Aus "https://www.fr.de"
vom 8.01.2019
Da stehen sie sich
nun gegenüber, der syrische Flüchtling und die deutsche ehrenamtliche Helferin –
sprachlos. Er versteht kein Englisch und sie kein Arabisch. Wie soll sie sich
mit ihm verständigen, wenn gerade keiner der viel beschäftigten Dolmetscher in
der Nähe ist? Auf Dauer reichen Handzeichen und ein freundliches Lächeln nicht
aus.
Künftig könnte die
Begegnung folgendermaßen ablaufen: Die Helferin holt ein Büchlein hervor und
deutet auf einen der vorgefertigten Sätze, die in drei Sprachen abgedruckt sind,
nämlich auf Deutsch, Englisch und Arabisch. "Was brauchen Sie?" Er antwortet
stumm, indem er seinen Finger auf einen arabischen Satz legt, dessen deutsche
Übersetzung die Helferin ablesen kann: "Ich brauche Essen für das Baby" oder
"Ich suche meine Familienangehörigen." Das Heftchen enthält nämlich die
Grundausstattung für einfache Dialoge.
Standardsätze, Fotos und Piktogramme sollen
die Kommunikation erleichtern. |
Die freischaffenden
Kommunikationsdesignerinnen Stefanie Scholz und Christine Traiser haben den
Sprachführer für Flüchtlinge und ihre Helfer entwickelt.
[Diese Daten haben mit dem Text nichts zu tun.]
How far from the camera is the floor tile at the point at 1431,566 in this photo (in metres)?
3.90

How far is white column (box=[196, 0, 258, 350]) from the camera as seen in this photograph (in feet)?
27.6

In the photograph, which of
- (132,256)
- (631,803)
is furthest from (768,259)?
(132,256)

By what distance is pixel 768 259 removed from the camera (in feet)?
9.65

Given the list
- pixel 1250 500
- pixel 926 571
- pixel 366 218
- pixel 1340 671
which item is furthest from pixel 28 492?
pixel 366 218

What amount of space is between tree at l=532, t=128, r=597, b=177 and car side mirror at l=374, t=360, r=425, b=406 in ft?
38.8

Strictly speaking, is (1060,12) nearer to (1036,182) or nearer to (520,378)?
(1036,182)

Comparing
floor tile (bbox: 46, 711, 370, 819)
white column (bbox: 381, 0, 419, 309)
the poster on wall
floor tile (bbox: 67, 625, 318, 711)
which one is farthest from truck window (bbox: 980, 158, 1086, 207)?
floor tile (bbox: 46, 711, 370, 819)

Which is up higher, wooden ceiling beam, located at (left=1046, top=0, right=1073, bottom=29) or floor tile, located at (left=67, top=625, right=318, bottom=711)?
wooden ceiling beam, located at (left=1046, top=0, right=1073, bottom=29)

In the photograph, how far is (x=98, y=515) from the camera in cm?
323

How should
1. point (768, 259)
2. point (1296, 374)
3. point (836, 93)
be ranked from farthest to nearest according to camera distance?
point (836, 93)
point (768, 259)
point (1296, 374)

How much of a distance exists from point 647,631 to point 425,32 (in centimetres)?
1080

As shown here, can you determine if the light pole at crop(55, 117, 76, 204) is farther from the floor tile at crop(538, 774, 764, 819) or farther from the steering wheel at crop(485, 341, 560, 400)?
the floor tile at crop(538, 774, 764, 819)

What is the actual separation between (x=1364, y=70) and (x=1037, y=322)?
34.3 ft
Dass es Bedarf gibt,
merkte Stefanie Scholz beim Willkommens- und Sprachcafé "Come together" mit
Flüchtlingen in der Paulusgemeinde. Christine Traiser wurde von ihrer Tochter,
die Stockbetten in der Notaufnahme Starkenburg-Kaserne aufbaute, auf das
Verständigungsproblem aufmerksam gemacht. Man behalf sich mit Zetteln, auf denen
immer wiederkehrende Sätze standen.
Die
Darmstädterinnen dachten sich Szenarien aus, um Verben und einfache Sätze für
bestimmte Situationen zusammenzustellen. So gibt es im Heft eine
"Putzteufelseite", auf der Reinigungsutensilien abgebildet und benannt sind. Die
Designerinnen verwenden aber auch Piktogramme, selbstgemachte Fotos, vorwiegend
aus Darmstadt, und Abbildungen von Lebensmitteln, mit deren Hilfe Flüchtlinge
ohne Deutsch-Kenntnisse einkaufen gehen können. Die Fotos haben die Frauen in
ihrem Umfeld gemacht. Stefanie Scholz’ Sohn musste dafür ebenso herhalten wie
Christine Traisers Hund.
Auflage von
10.000 Stück
Flüchtlinge mit
Smartphone oder Tablet können die im Heft angegebenen Apps aktivieren: Beiträge
des Goethe-Instituts, das deutsche Grundgesetz, die Internetseite des Bundestags
(auf Englisch) und die "Welcomegrooves", ein akustischer Sprachkurs mit
Musikuntermalung.
Warum ein solcher
Sprachführer bisher fehlte, können sich die Frauen nur so erklären: Alle
Kommunen und Organisationen, die mit der Flüchtlingsunterbringung zu tun haben,
sind überlastet und haben dafür keine Zeit. "Aber jetzt haben sie was in der
Hand", frohlocken die beiden. Die ersten Exemplare sind an Darmstadts
unabhängige Buchhandlungen ausgeliefert. Die Auflage – 10.000 Stück – ist
aufgeteilt in 6.000 Exemplare auf Deutsch-Englisch-Arabisch, 2.500 auf Farsi und
1.500 auf Urdu. Stefanie Scholz und Christine Traiser sprechen keine dieser
Sprachen, sind aber als Designerinnen begeistert von den geschwungenen,
ästhetisch schönen Schriftzeichen. Sie ließen sich die Texte von einem Bad
Vilbeler Dolmetscherbüro übersetzen und baten eine in England lebende Freundin,
die Richtigkeit zu überprüfen.
Ein halbes Jahr hat
es gedauert, bis ihre drei Sprachführer "Hallo – Erste Worte für einen guten
Anfang" druckreif waren. Das war mit viel Arbeit, aber auch viel Spaß verbunden.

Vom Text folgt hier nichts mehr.